Uthman II (ʿUthmān bin Idrīs) was mai (ruler) of the Kanem–Bornu Empire in the mid-14th century, ruling approximately 1366–1368. (Note: Among the king lists (girgams) and chronicles translated in the 19th–20th centuries, Uthman II appears only in those of Barth and Urvoy, being omitted by Palmer, Nachtigal, and Landeroin. Dates used for mais vary among sources due to slight discrepancies and differing calculations. Both Barth and Urvoy assigned Uthman a reign of two years, Barth dating it to 1391–1392 and Urvoy dating it to 1369–1371. Lange (1984) dated Uthman's reign to 1379–1381, Stewart (1989) dated it to 1391–1392, and Bosworth (2012) dated it to 1366–1368.)

== Life ==
Uthman II was a son of mai Idris I Nikalemi.
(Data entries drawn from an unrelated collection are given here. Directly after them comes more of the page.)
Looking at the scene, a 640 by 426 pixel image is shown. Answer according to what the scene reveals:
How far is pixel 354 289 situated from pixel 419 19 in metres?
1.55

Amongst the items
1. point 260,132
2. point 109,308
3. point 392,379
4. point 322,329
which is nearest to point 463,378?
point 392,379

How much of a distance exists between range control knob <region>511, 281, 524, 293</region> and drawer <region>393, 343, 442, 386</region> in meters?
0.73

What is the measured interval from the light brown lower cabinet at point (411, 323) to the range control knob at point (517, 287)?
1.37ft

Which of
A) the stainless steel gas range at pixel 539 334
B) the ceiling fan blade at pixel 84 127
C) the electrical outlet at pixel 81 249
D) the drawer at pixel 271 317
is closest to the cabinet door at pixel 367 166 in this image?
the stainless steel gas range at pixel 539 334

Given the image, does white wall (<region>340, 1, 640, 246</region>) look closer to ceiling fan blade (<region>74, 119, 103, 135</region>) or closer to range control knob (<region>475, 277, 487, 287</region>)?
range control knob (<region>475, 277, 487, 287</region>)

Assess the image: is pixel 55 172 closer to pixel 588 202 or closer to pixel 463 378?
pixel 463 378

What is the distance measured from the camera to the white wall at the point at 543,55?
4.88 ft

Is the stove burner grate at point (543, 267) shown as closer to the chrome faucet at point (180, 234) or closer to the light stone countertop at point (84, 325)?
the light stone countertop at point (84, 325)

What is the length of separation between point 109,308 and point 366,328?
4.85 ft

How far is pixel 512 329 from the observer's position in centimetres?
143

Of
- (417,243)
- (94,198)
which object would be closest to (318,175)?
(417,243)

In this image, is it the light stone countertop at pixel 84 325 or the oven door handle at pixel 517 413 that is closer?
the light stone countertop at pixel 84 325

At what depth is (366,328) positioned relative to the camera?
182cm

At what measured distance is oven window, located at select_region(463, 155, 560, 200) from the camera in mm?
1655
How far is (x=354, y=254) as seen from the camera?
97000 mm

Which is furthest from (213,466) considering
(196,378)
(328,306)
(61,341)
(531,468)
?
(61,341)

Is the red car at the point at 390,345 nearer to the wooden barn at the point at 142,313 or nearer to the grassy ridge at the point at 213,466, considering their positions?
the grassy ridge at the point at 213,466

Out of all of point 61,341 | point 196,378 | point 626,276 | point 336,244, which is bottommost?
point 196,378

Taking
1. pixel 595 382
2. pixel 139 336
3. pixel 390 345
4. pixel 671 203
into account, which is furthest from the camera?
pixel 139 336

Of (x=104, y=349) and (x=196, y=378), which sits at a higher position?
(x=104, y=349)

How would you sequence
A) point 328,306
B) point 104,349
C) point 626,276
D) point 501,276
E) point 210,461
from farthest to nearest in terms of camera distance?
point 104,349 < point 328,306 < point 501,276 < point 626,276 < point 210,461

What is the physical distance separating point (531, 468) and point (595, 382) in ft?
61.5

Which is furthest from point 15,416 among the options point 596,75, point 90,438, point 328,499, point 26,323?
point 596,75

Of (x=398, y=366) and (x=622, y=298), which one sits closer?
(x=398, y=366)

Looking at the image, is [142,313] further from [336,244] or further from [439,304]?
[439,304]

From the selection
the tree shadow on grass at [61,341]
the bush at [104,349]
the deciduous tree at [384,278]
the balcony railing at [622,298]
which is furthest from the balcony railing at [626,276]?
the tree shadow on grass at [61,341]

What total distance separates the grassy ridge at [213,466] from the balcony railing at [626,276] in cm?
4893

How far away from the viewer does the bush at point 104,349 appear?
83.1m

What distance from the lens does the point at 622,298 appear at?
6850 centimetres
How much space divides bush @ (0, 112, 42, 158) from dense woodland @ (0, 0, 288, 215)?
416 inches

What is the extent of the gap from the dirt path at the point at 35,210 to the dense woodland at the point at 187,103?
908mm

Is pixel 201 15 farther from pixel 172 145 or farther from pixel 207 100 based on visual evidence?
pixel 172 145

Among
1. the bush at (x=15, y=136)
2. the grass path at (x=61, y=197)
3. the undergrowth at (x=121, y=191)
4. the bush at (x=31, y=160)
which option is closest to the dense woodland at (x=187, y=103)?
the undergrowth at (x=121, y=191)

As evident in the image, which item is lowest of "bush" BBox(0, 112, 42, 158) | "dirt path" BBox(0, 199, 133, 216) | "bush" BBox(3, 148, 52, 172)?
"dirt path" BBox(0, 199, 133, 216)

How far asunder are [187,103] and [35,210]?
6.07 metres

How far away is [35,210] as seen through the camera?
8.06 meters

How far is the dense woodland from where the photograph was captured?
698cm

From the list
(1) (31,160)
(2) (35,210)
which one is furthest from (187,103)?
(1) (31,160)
His mother was named Famafa. Uthman II became mai in the mid-14th century, succeeding his namesake cousin Uthman I. Uthman I had died in battle against the Bilala, who were invading the empire from the east. Uthman II continued the war for two years, until he met the same fate. Like his predecessor, Uthman II was defeated and killed at Njimi (the imperial capital). He was succeeded as mai by his cousin (Uthman I's brother) Abubakar Liyatu.